Workspaces and access control

On Alauda AI, MLflow is multi-tenant: each workspace is a Kubernetes namespace, and access to a workspace's experiments, runs, datasets, and registered models is authorized with Kubernetes RBAC. This guide shows how to expose a namespace as a workspace and grant users access to it.

For the underlying model, see Introduction → Multi-tenancy model.

Expose a namespace as a workspace

A namespace becomes an MLflow workspace when it carries the label selected by the MLflow configuration (mlflow-enabled=true by default). Only matching namespaces are visible as workspaces.

apiVersion: v1
kind: Namespace
metadata:
  name: team-a
  labels:
    mlflow-enabled: "true"
  annotations:
    mlflow.kubeflow.org/workspace-description: "Team A MLflow workspace"

Apply it, or label an existing namespace:

kubectl label namespace team-a mlflow-enabled=true
INFO

The tracking server's default workspace namespace must exist and be labelled before the server first starts, or it will not boot (see Installation → Prerequisites).

Grant users access

MLflow authorizes each request against the caller's Kubernetes permissions in the target namespace, using the mlflow.kubeflow.org API group. Grant access with a Role and RoleBinding in the workspace namespace:

apiVersion: rbac.authorization.k8s.io/v1
kind: Role
metadata:
  name: mlflow-manager
  namespace: team-a
rules:
  - apiGroups: ["mlflow.kubeflow.org"]
    resources: ["experiments", "datasets", "registeredmodels"]
    verbs: ["get", "list", "create", "update", "delete"]
---
apiVersion: rbac.authorization.k8s.io/v1
kind: RoleBinding
metadata:
  name: mlflow-manager
  namespace: team-a
roleRef:
  apiGroup: rbac.authorization.k8s.io
  kind: Role
  name: mlflow-manager
subjects:
  - kind: Group
    name: team-a-mlflow-users
    apiGroup: rbac.authorization.k8s.io

The group or user name in the binding must match the identity claim in the token the OAuth proxy forwards (the platform's OIDC groups/user).

Select a workspace from a client

Set the MLflow tracking URI to the in-cluster Service (or the platform route) and select the workspace:

import mlflow

mlflow.set_tracking_uri("http://mlflow-tracking-server.kubeflow:5000")  # in-cluster Service, via the OAuth proxy
mlflow.set_workspace("team-a")

with mlflow.start_run():
    mlflow.log_param("tenant", "team-a")

For raw HTTP clients, pass the workspace header:

curl \
  -H "X-MLFLOW-WORKSPACE: team-a" \
  "https://<platform>/clusters/<cluster-name>/mlflow/api/2.0/mlflow/experiments/search"
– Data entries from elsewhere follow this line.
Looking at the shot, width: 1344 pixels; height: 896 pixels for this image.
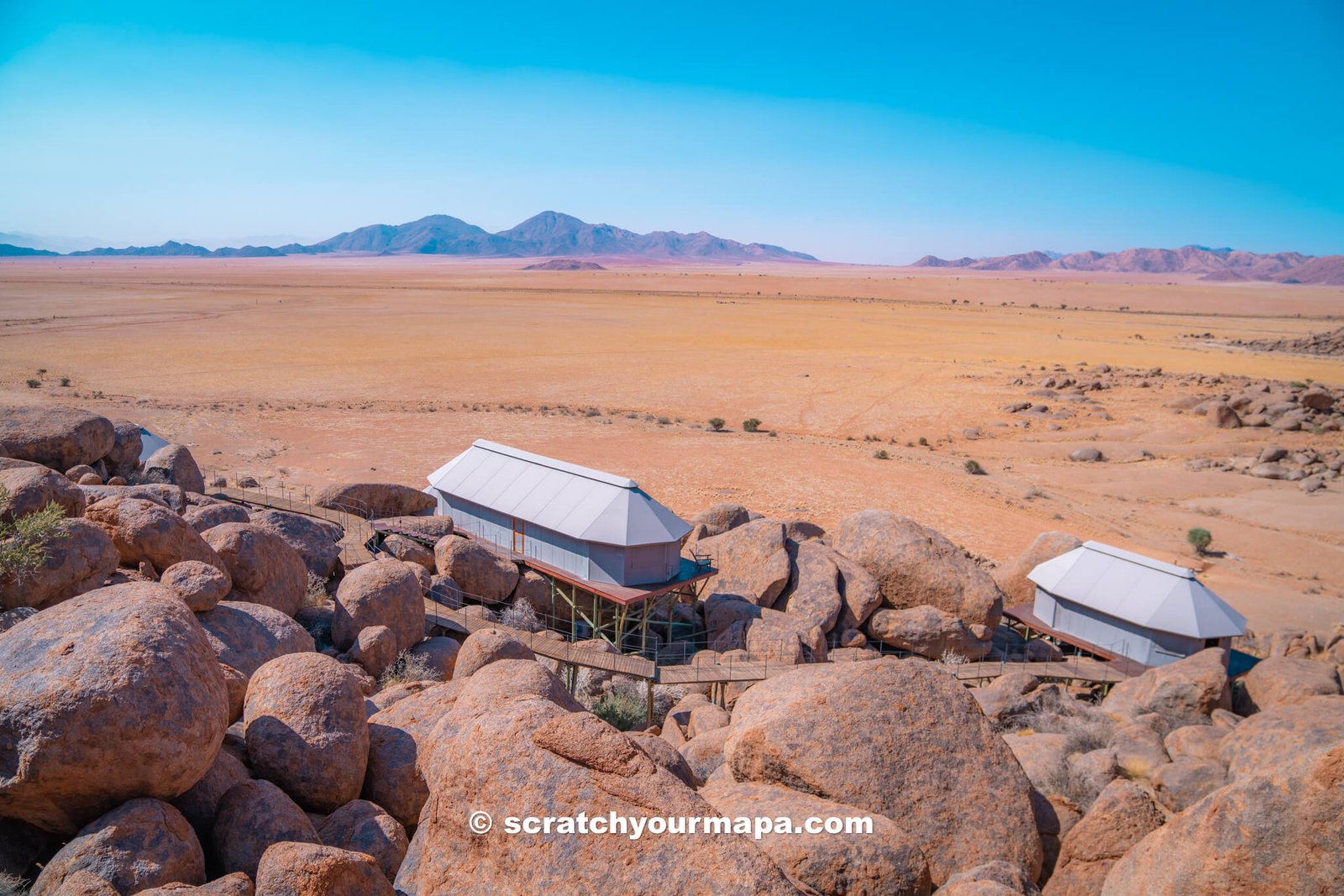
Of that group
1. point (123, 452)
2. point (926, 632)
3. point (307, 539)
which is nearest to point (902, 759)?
point (926, 632)

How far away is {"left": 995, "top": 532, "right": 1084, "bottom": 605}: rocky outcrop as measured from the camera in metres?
24.2

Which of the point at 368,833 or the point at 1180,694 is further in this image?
the point at 1180,694

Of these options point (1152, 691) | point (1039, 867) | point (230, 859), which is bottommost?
point (1152, 691)

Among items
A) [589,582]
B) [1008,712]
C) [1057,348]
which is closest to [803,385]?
[1057,348]

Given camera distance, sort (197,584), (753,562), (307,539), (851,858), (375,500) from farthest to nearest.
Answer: (375,500) → (753,562) → (307,539) → (197,584) → (851,858)

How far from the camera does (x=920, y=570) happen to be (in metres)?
21.5

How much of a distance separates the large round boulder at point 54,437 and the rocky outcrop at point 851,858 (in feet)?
66.8

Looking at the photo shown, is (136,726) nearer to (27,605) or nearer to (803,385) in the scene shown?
(27,605)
You can only use a workspace your account has access to. For full authentication details — obtaining an identity token browser-free and connecting the SDK — see Using the MLflow Python SDK with Authentication and RBAC.

Troubleshooting

  • A workspace is not visible. Verify its namespace matches the configured workspaceLabelSelector (default mlflow-enabled=true).
  • 403 PERMISSION_DENIED. The account lacks access to the workspace namespace. Add a RoleBinding for the user or group in that namespace.
  • A run shows the wrong owner or workspace. The owner is the authenticated identity; the workspace is what set_workspace() / MLFLOW_WORKSPACE selected (else the server default). Check both.